Which is good. Practicing basic function and communication is a fundamental of getting better at writing.
Because people are smart. They can tell when there is an attempt to manipulate and they do not like it.
So when people spend all their time trying to be good at something instead of first learning how to function at something, they will come off as assholes that nobody likes.
That’s the hardest thing about writing. Is letting go of trying to be a good writer.
To focus on simply telling the truth as clearly and as efficiently as possible.

For all I complain about not having a boyfriend, I have been very lucky with men.
They all came into my life at the exact time I needed them and gave me exactly what I needed to grow.
By grow I mean I was severely under developed in certain areas and they helped me develop those areas.
Like, my poor first boyfriend had to deal with my messiness (I was bad) and my inability to communicate basic needs.
After him there was this guy I got a huge crush on and he had to deal with my paralysis when it came to flirting.
Then there was the guy that had to deal with me coming to terms with the fact that I could no longer do casual relationships. (I cried a lot)
Then there was my second boyfriend. He got lucky, I was pretty cool with him. He helped me quit smoking.
Then there was my most recent man who I’m still a little hung up on so I don’t want to talk about him.
The point is, I’ve been lucky to have had relationships with men that have helped me.
And when it came time to let these men go, they were all very kind about it. They made me feel cared for and appreciated.
My relationships with women on the other hand have gotten messy.
With women friendships there’s never been a calm farewell. Thank you for your contribution to my life but alas, farewell.
No.
It goes nuclear.
And at the end I feel discarded. Entirely devalued and like they’ll tell everyone everything is my fault and everyone will believe them.
Which can be extraordinarily painful. Because I do put a lot of effort into my friendships. When they end like that, it makes me feel as though I wasted all that precious effort and lost all that precious time. I feel rather gross about it even into the levels of feeling degraded.
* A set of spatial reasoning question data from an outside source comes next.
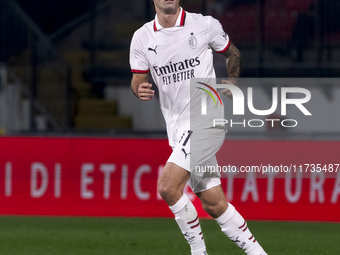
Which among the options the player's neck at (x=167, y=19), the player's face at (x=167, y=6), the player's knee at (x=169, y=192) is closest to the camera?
the player's knee at (x=169, y=192)

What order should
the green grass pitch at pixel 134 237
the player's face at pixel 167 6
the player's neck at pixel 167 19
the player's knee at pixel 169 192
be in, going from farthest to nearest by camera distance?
the green grass pitch at pixel 134 237 → the player's neck at pixel 167 19 → the player's face at pixel 167 6 → the player's knee at pixel 169 192

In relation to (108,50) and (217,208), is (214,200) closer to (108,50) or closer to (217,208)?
(217,208)

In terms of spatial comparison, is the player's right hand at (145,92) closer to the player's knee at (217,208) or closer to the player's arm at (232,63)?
the player's arm at (232,63)

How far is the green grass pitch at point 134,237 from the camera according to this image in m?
8.12

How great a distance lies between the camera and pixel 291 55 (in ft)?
48.4

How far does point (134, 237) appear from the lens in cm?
912

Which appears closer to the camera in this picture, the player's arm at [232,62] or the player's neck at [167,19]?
the player's neck at [167,19]

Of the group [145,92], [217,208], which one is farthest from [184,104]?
[217,208]

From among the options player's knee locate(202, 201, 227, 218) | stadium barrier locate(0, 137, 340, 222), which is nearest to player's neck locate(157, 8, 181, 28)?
player's knee locate(202, 201, 227, 218)

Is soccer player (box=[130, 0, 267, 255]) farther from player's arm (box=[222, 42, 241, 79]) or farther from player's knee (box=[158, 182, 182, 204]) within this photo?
player's arm (box=[222, 42, 241, 79])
I really like that Dr. k dude. But I don’t like calling him Dr. k.
I’m calling him Kanojia. Kanojia is a cool name.
I’ve been listening a lot to Kanojia and I just watched the episode titled ‘why had introverts struggle with charisma’.
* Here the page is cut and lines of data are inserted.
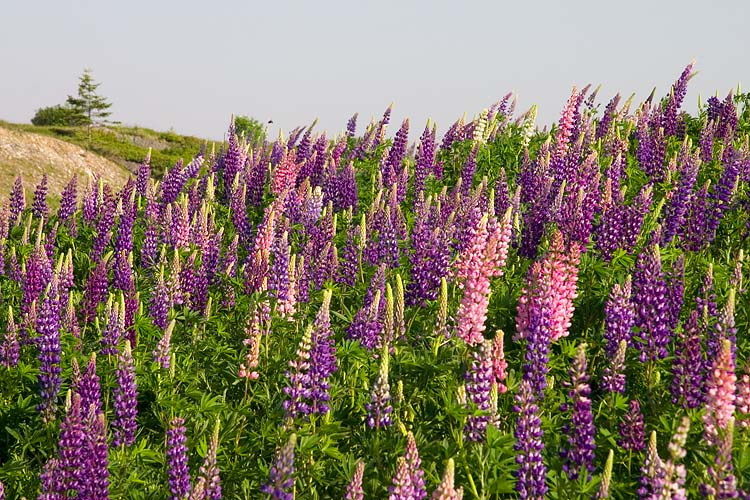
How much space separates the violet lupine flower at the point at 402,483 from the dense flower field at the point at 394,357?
0.04 meters

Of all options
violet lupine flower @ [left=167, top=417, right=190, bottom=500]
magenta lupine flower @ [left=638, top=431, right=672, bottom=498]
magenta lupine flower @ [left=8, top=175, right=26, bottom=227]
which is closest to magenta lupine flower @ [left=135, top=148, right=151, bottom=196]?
magenta lupine flower @ [left=8, top=175, right=26, bottom=227]

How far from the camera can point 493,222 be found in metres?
7.15

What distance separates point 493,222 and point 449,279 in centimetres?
64

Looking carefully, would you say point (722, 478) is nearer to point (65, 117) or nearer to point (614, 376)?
point (614, 376)

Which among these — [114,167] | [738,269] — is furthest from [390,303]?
[114,167]

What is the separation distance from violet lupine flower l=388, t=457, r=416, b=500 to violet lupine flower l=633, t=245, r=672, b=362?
2.46 metres

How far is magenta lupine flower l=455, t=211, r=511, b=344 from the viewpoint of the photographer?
5.90 metres

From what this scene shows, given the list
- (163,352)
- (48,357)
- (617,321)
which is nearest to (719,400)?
(617,321)

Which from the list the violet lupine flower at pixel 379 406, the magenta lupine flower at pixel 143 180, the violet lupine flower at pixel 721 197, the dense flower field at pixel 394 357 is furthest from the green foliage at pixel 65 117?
the violet lupine flower at pixel 379 406

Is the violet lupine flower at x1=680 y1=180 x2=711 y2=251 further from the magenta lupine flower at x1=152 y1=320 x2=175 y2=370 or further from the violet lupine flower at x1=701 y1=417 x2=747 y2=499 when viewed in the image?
the magenta lupine flower at x1=152 y1=320 x2=175 y2=370

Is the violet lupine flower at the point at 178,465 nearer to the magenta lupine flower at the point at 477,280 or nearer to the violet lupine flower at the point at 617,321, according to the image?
the magenta lupine flower at the point at 477,280

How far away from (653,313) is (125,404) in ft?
11.7

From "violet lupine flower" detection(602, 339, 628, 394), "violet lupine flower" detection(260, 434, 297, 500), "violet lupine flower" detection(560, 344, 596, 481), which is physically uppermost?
"violet lupine flower" detection(602, 339, 628, 394)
I don’t want to go too into just because the revelation was so crazy, I think it should be watched and experienced without my trying to summarize it or explain it.
But it did make me realize why my fights with women can be so bad.
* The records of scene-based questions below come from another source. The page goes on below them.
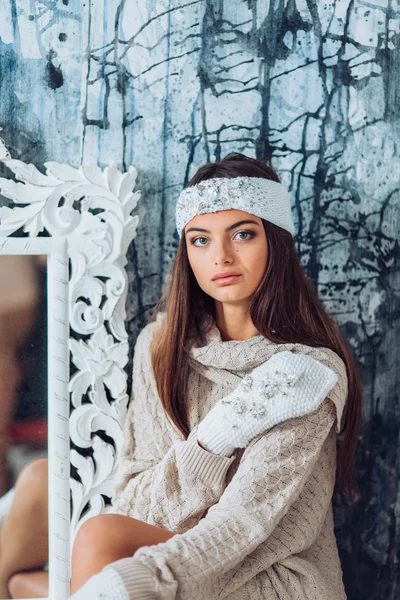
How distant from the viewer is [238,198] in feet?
5.62

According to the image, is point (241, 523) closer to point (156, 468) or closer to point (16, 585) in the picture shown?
point (156, 468)

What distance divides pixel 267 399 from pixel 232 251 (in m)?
0.37

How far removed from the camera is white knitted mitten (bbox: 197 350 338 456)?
1.61 meters

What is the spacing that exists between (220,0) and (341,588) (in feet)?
5.24

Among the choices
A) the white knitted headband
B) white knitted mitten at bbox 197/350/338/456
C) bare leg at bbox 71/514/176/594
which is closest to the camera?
bare leg at bbox 71/514/176/594

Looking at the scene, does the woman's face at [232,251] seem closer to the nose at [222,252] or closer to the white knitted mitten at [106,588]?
the nose at [222,252]

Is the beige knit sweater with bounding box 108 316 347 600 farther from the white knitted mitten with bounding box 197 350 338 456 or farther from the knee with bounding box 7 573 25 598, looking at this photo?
the knee with bounding box 7 573 25 598

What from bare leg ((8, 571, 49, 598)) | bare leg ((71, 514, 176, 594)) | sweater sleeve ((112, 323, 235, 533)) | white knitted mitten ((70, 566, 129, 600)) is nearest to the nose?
sweater sleeve ((112, 323, 235, 533))

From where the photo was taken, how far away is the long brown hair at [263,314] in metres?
1.77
That I am perhaps the bitch.

I’ve realized that when it goes nuclear with a woman, I’m not the one being discarded.
The way I made them think of themselves is what is being discarded.
Do I feel any responsibility in how I make someone think of themselves?
In the past I would have said no.
Now I say yes. I do feel responsibility. If I care about a person and I take them on as important to keep in my life, I do have some responsibility in helping them feel good about themselves.
In making them feel comfortable and confident around me. And in making them feel safe to share the things they aren’t comfortable or confident with.

I do have my vulnerable points.
The things I’m deathly afraid are true.
But even the things I’m most afraid of, I’m not afraid of them all the time.
A lot of the time I’m living my life and having a blast.
When someone I like stops my heart by reflecting back to me the things I’m most afraid of, I’m not going to react to it calmly at first.
I’m going to freak out.
If the other person also freaks out then it just turns into a giant freak out fest. (The bad kind)
But if someone can instead offer a bit of patience and reassurance, not false reassurance, just the calm of even if it’s truly bad and doomed we’ll still work through it and survive.
If a friend can do that, it helps so much.
As I struggled to translate what I’m thinking to myself and other people while writing this, I’ve realized what this post is really about is.
It’s about how to not be a bitch.
And how I’ve slowly figured out how to not be a bitch.